• Instruction:
Rewrite only the part of the records that opens with the line containing "How far is (280,100)" and runs through the end of the records, swapping "camera" for "viewer" and leaving everything else the same.

• Provided data:
========================================================================

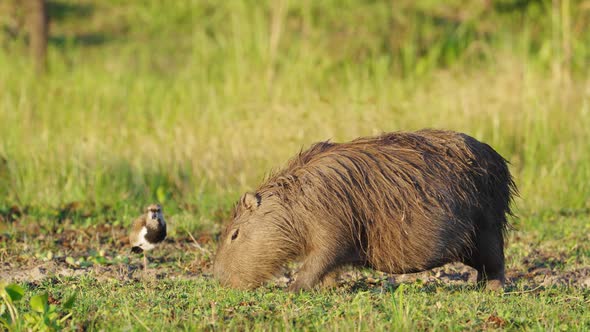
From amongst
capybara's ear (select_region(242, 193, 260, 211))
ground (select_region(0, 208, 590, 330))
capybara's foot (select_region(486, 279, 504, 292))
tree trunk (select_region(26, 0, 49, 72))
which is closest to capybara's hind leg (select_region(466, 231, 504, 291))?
capybara's foot (select_region(486, 279, 504, 292))

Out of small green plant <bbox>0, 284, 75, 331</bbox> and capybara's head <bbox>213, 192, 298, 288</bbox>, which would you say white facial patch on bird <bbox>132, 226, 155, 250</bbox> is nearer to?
capybara's head <bbox>213, 192, 298, 288</bbox>

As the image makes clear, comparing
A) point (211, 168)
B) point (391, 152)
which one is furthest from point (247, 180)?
point (391, 152)

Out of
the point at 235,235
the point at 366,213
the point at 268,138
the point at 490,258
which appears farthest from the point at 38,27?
the point at 490,258

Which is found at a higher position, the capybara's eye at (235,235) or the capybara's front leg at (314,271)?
the capybara's eye at (235,235)

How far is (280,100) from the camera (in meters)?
10.9

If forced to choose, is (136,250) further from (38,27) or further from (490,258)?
(38,27)

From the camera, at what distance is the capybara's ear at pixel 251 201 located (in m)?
5.38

========================================================================

• Output:
How far is (280,100) from the viewer (in meters)?
10.9

If forced to choose, is (136,250) further from (38,27) or further from (490,258)?
(38,27)

From the viewer, at what distance is the capybara's ear at pixel 251 201 located (in m)?
5.38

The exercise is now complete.